The authority for provincial governors to hire and dismiss staff at the provincial level was stripped from a draft sub-decree on decentralisation during a tense daylong meeting yesterday, with Interior Minister Sar Kheng instead pushing forward a policy in which governors could suggest candidates but the final say on hires would belong to the ministers themselves.
In the draft presented during a meeting yesterday at the Interior Ministry, provincial governors would have been able to select candidates for department roles and to duplicate positions if the work-load required doing so. After heated debate, this was heavily revised.
“That will create chaos in the country,” Land Management Minister Chea Sophara said of the proposal. “One person will go to the house of the head of the council [to bribe him for a job] while another will go to the governor’s house and the minister.”
Staffing decisions should remain in the hands of ministers, he said, adding that apart from this he supported handing over powers from the national to provincial level.
Suy Sem, minister of mines and energy, echoed Sophara. Ministers, he said, “have the right to select the talented, good personalities qualified to take the responsibility as head of the department”.
Removing the provision from the sub-decree would undercut its intent to decentralise power, Takeo Provincial Governor Lay Vanna argued, as Sophara hung his head in frustration. Additionally, he argued, governors could identify local, motivated talent in lieu of candidates often selected by national authorities who prove difficult to work with at the provincial level.
“I didn’t bring the provincial governors together to [attack] the ministers,” Minister Kheng said, before putting forward a proposal for governors to suggest their preferred candidates and to be held accountable for their performance, while ministers would maintain the final say on hiring and firing. “This principle is proper.”
According to Ou Virak, head of the Future Forum think tank, neither the initial draft nor its revision fit the spirit of decentralisation, since provincial governors are themselves appointed by the national government, rather than voted in by civilians.
Governors are “accountable to only those that have the power over them, which is the national government”, he said. “Decentralisation means the accountability is to the people, not the national government.”
Decentralisation efforts have been years in the making and largely ineffective because they have been tailored towards strengthening the CPP’s grasp on local government, according to a paper released last year by researcher Netra Eng.
“Decentralisation is designed and implemented as part of the ruling political party’s strategy to strengthen its grip at the sub-national level rather than as an exercise for improving accountability and democracy,” she wrote. “The rerouting of existing strategies of party control through new decentralised government structures is thus a case of putting old wine in new bottles.”

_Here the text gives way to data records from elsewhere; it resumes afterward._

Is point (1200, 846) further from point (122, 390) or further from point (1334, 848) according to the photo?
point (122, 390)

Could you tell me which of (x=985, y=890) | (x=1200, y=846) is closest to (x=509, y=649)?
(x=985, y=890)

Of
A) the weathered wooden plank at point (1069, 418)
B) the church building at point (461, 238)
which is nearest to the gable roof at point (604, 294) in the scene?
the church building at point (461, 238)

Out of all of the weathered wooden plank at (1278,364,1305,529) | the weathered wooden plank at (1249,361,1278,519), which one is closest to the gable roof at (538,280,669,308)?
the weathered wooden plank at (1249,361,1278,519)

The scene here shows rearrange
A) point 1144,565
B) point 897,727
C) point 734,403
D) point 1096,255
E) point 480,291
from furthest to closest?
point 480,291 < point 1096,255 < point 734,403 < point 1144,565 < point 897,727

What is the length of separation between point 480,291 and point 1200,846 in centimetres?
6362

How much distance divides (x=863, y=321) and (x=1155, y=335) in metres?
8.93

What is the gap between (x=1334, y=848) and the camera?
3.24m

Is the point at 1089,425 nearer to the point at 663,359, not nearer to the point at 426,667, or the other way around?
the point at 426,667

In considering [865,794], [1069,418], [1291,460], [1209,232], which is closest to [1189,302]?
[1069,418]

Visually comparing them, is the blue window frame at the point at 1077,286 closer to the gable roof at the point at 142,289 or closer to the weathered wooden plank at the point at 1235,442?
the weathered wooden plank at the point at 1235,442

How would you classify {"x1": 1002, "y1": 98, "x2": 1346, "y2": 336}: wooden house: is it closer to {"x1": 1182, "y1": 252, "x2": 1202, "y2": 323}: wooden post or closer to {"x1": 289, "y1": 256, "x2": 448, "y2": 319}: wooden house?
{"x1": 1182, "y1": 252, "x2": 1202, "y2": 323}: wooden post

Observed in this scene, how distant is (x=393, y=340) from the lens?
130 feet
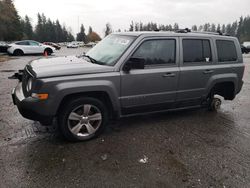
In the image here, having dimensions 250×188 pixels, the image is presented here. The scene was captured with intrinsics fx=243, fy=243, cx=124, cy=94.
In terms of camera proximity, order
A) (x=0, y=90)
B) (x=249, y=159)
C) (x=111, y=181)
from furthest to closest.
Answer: (x=0, y=90) < (x=249, y=159) < (x=111, y=181)

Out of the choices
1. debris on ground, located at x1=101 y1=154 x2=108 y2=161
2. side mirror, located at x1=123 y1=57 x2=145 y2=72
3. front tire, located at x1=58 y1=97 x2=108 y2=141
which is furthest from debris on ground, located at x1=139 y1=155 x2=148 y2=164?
side mirror, located at x1=123 y1=57 x2=145 y2=72

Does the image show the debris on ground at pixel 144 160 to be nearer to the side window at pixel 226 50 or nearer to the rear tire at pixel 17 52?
the side window at pixel 226 50

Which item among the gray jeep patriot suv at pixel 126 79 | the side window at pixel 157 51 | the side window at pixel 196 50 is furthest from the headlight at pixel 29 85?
the side window at pixel 196 50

Past attempts by the ruling party in 2002 and 2009 were intended to give local authorities the capacity – through both finances and autonomy – to develop their communities. But national authorities have been reluctant to relinquish power.
In August last year, Interior Minister Sar Kheng decried ministries’ slow progress towards decentralisation ahead of a 2019 internal deadline, calling ministers to speed up the process.
Ministry of Finance figures released last year show that the government allocated just 2.8 percent of national funds to the local level, or an average of $57,000 per commune, 60 percent of which went to administrative costs including wages, with the rest directed towards “development”.
Recent efforts to pursue decentralisation have been small in scale. In July, the Ministry of Social Affairs passed a community care reintegration programme for children in orphanages to provincial authorities. The following month, waste management was signed over as well.
“The whole thing is still a mess,” Virak said.